§ **Complete the following**
• 1. Answer these questions from the Masters Champions Dinner article:
(a) In what year did the Champions Dinner custom begin, and with which defending champion?
(b) On what date will this year's Champions Dinner take place?
(c) What did Woods serve for dessert in 2006?
• 2. Write out the stretch of the Masters Champions Dinner article from "In 1998, after" through "back this year.", with no changes.

§ **Given passage**
Segment Open
In an event that prides itself on long-standing traditions, due to the pandemic, this year’s Masters Champions Dinner is going to be unlike any other.
Golf’s revised calendar means cold November winds will replace the usually pleasant conditions that come with the tournament’s normal April start and its spring bouquet of blooming azaleas, and, for the first time ever, no ‘patrons’ will line the fairways at Augusta.
Thankfully though, one of the great Masters traditions remains: The Masters Champions Dinner.
In a custom that began in 1952 with defending champion Ben Hogan, every year past Masters winners sit down together at Augusta on the Tuesday night before the tournament starts for a meal, with the menu chosen by the reigning champion.
Members of the Masters Club are the only people invited to attend, an elite group that includes past Masters Champions and the Club Chairman – a very exclusive club that all golfers would love to belong.
This year’s Champions Dinner will take place on November 10, two days before the season’s final major tees off.
Choosing the menu for the fifth time in his career is Tiger Woods, who triumphed in iconic fashion last year and is 25/1 in the golf betting to win again this year.
Woods’ has opted to serve sushi and sashimi to start, steak and chicken fajitas for the main course followed by strawberry and vanilla milkshakes.
It’s a fun menu, and while he has already served all those dishes in previous menus, it must be difficult to come up with something new when you’ve hosted the dinner five times. (Maybe a pre-Thanksgiving dinner of turkey would’ve hit the spot).
In 1998, after his first Masters win, Tiger served cheeseburgers and chicken sandwiches, French fries, and the milkshakes that he is bringing back this year.
Sushi and sashimi kicked off his 2002 and 2003 menus, which both also included porterhouse steak and chocolate cake.
And in 2006, Woods went for a Tex-Mex theme featuring stuffed jalapenos and quesadillas to start, those steak and chicken fajitas that return this year, and apple pie and ice cream for dessert.
Woods’ menus follow a Champions Dinner trend, in that they convey a real sense of national pride as the majority of champions choose to serve traditional food from their home country.
Segment Closed
§ **Exercise data**
Segment Open
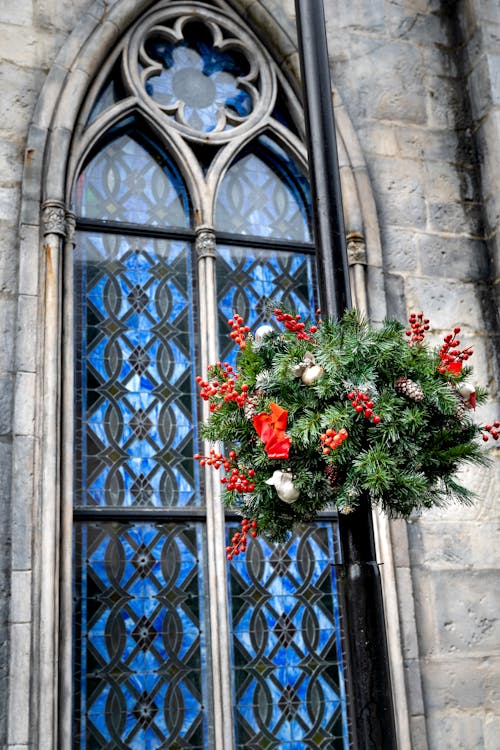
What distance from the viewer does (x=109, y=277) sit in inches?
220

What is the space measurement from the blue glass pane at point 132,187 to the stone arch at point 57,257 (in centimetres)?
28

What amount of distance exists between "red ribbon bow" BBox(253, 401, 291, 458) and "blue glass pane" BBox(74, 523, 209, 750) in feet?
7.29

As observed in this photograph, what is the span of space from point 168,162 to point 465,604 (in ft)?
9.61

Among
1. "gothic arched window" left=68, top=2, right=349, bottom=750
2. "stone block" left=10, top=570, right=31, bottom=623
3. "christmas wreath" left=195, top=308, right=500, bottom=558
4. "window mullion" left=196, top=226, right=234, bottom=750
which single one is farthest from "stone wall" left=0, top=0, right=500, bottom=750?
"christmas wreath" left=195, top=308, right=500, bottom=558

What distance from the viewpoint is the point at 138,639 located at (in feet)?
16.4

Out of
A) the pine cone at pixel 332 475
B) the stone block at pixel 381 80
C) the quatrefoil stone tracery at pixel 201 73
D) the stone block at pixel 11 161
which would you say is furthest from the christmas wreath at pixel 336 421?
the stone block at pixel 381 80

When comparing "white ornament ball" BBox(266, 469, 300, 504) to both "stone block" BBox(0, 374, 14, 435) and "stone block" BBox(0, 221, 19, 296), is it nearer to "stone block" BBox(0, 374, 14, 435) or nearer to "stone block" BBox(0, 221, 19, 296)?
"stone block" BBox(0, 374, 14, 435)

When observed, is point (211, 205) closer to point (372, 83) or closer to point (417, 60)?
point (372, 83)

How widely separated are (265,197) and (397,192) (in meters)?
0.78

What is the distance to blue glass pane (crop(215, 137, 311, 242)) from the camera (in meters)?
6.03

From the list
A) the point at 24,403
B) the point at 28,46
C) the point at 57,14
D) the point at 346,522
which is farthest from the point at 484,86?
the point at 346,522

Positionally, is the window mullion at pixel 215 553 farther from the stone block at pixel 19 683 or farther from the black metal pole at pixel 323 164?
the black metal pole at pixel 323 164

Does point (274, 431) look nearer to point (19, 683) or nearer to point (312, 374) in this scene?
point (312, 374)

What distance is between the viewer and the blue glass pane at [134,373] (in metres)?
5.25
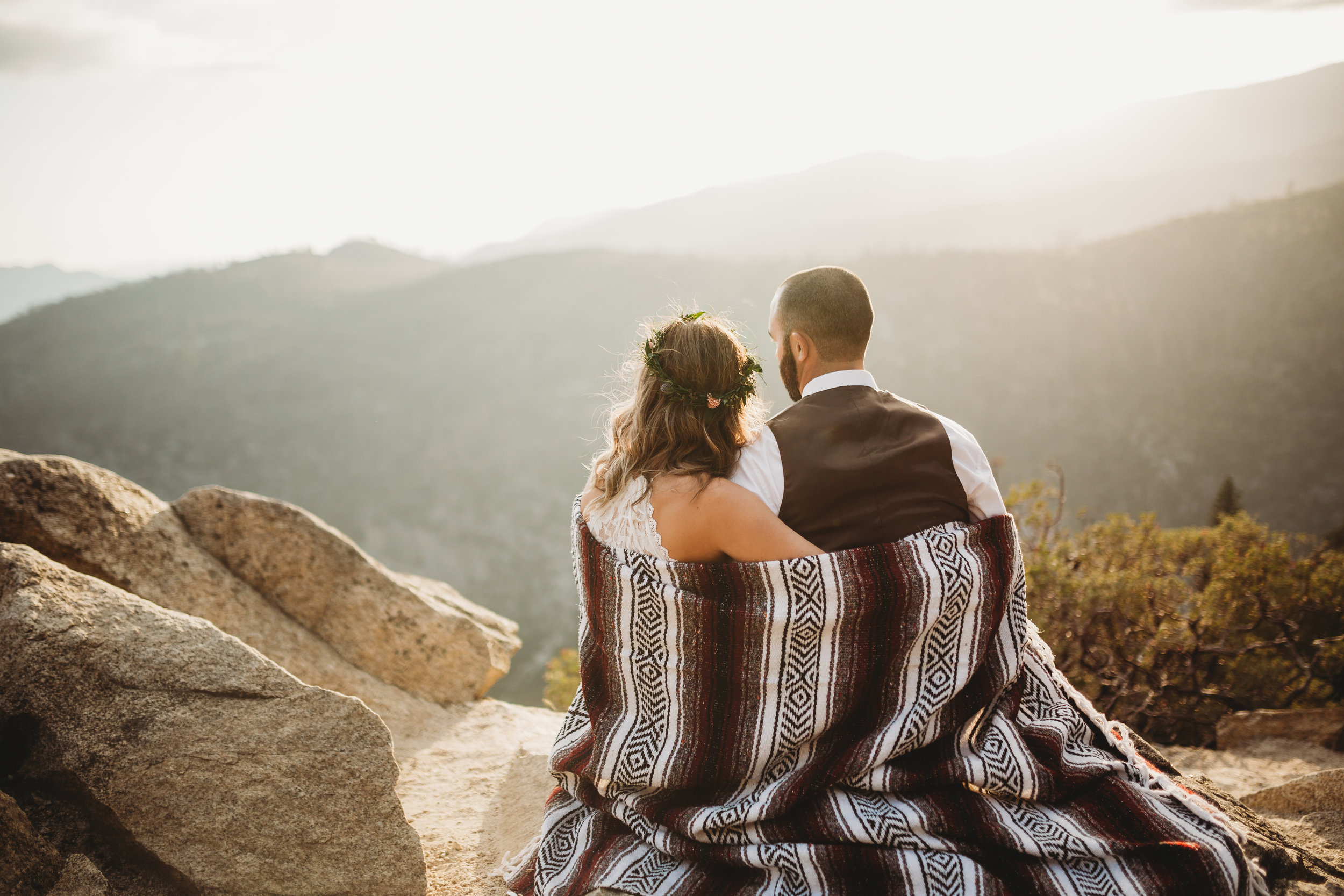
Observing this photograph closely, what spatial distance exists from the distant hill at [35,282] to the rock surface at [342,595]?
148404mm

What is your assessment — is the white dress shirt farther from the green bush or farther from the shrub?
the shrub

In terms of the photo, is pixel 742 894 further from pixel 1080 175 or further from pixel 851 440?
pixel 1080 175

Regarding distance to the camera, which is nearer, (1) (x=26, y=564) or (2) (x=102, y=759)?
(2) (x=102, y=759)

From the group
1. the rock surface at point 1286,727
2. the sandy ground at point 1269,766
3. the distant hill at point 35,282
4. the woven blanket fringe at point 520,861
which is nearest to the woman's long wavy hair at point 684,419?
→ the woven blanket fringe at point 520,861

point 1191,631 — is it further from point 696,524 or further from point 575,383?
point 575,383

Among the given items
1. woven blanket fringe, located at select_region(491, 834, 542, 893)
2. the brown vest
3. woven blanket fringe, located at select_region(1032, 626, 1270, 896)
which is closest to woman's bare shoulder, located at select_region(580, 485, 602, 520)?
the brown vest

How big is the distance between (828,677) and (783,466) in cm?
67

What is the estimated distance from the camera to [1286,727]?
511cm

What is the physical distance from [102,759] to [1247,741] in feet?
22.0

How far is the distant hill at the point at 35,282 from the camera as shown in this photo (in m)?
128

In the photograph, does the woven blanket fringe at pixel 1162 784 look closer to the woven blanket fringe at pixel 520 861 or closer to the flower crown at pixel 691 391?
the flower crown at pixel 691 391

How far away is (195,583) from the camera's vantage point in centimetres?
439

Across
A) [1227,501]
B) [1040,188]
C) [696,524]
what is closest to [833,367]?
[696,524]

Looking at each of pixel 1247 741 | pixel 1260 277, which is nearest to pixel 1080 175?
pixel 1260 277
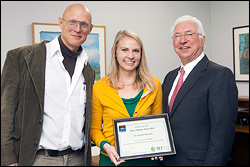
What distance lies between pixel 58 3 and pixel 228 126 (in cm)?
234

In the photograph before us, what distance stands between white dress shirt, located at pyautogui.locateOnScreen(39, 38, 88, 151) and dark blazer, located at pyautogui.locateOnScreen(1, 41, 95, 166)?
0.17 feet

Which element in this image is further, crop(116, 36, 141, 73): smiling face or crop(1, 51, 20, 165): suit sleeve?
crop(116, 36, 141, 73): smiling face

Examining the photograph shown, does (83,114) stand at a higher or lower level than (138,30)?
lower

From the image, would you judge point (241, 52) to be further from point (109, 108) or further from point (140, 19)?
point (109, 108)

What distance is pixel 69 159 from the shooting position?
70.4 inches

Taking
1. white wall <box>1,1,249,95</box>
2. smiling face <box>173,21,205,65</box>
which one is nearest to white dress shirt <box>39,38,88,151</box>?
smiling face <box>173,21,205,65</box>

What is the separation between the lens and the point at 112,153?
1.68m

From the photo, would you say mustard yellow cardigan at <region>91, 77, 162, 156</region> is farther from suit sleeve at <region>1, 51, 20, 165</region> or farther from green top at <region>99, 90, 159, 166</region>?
Segment Closed
Segment Open
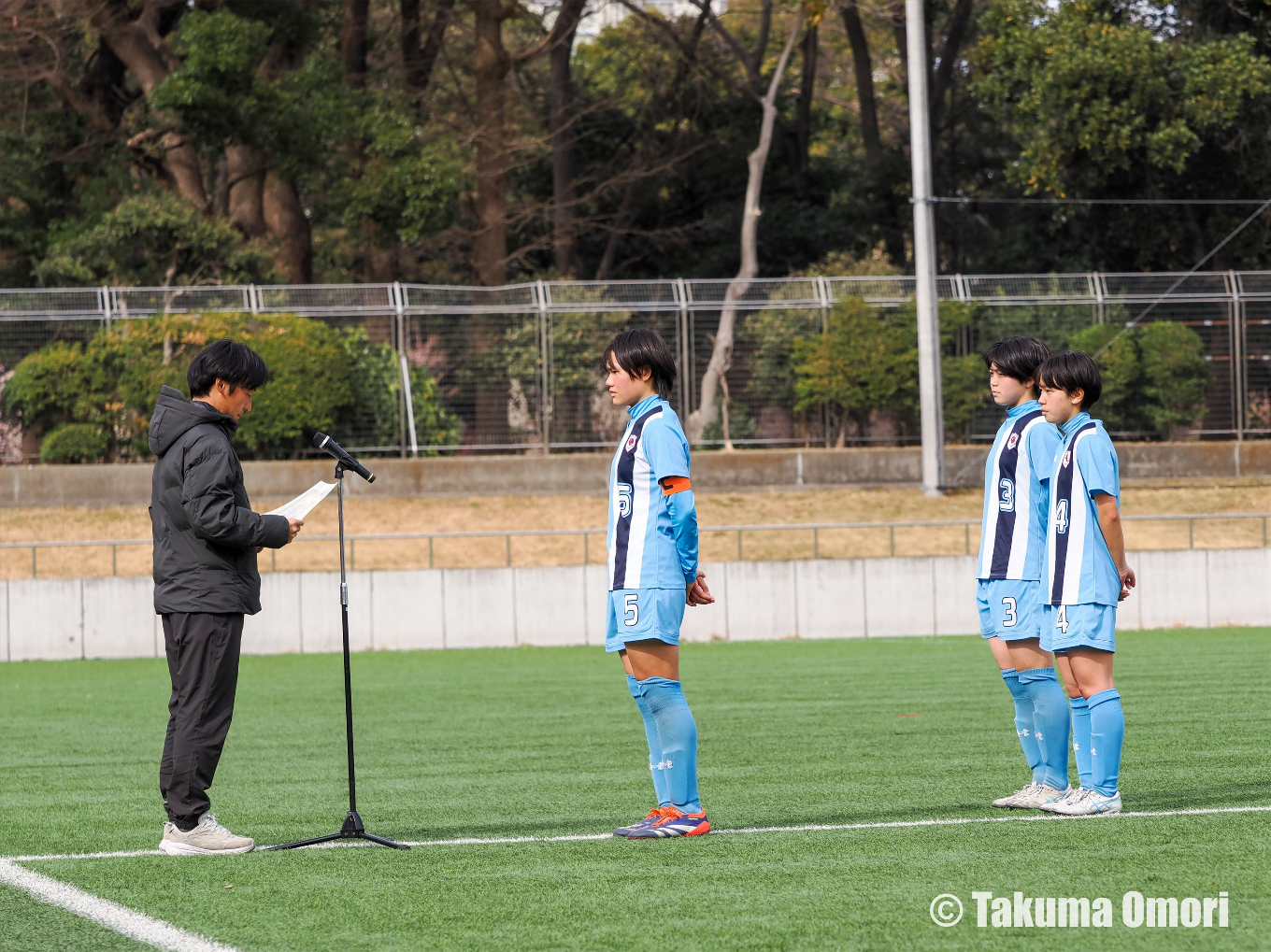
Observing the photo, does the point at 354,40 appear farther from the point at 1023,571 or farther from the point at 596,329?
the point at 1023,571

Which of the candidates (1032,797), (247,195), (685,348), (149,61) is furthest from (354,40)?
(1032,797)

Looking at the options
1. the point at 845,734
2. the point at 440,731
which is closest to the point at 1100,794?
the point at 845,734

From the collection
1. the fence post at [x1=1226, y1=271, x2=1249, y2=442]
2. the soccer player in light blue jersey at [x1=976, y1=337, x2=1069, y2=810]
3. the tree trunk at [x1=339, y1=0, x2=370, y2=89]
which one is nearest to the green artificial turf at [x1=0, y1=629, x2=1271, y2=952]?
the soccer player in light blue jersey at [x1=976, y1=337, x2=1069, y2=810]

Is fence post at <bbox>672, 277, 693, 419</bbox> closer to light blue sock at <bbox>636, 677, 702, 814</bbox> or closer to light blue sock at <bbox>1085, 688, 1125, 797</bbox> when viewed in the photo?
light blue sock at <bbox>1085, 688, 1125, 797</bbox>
Segment Closed
Segment Open
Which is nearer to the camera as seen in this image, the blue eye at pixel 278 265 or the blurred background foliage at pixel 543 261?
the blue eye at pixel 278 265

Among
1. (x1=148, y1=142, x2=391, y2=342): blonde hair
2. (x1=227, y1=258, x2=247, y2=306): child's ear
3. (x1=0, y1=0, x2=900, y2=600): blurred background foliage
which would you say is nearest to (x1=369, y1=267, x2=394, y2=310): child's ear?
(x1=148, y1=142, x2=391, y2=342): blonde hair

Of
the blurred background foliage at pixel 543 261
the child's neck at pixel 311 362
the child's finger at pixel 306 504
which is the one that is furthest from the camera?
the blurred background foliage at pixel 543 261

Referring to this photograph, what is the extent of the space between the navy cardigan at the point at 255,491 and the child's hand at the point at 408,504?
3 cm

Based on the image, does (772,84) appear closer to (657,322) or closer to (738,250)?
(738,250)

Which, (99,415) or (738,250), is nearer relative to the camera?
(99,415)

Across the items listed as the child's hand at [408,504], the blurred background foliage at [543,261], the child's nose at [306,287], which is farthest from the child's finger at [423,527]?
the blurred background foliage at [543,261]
Segment Closed
§ **Answers to this exercise**
• 1.
(a) 1952, with Ben Hogan.
(b) November 10.
(c) Apple pie and ice cream.

• 2.
In 1998, after his first Masters win, Tiger served cheeseburgers and chicken sandwiches, French fries, and the milkshakes that he is bringing back this year.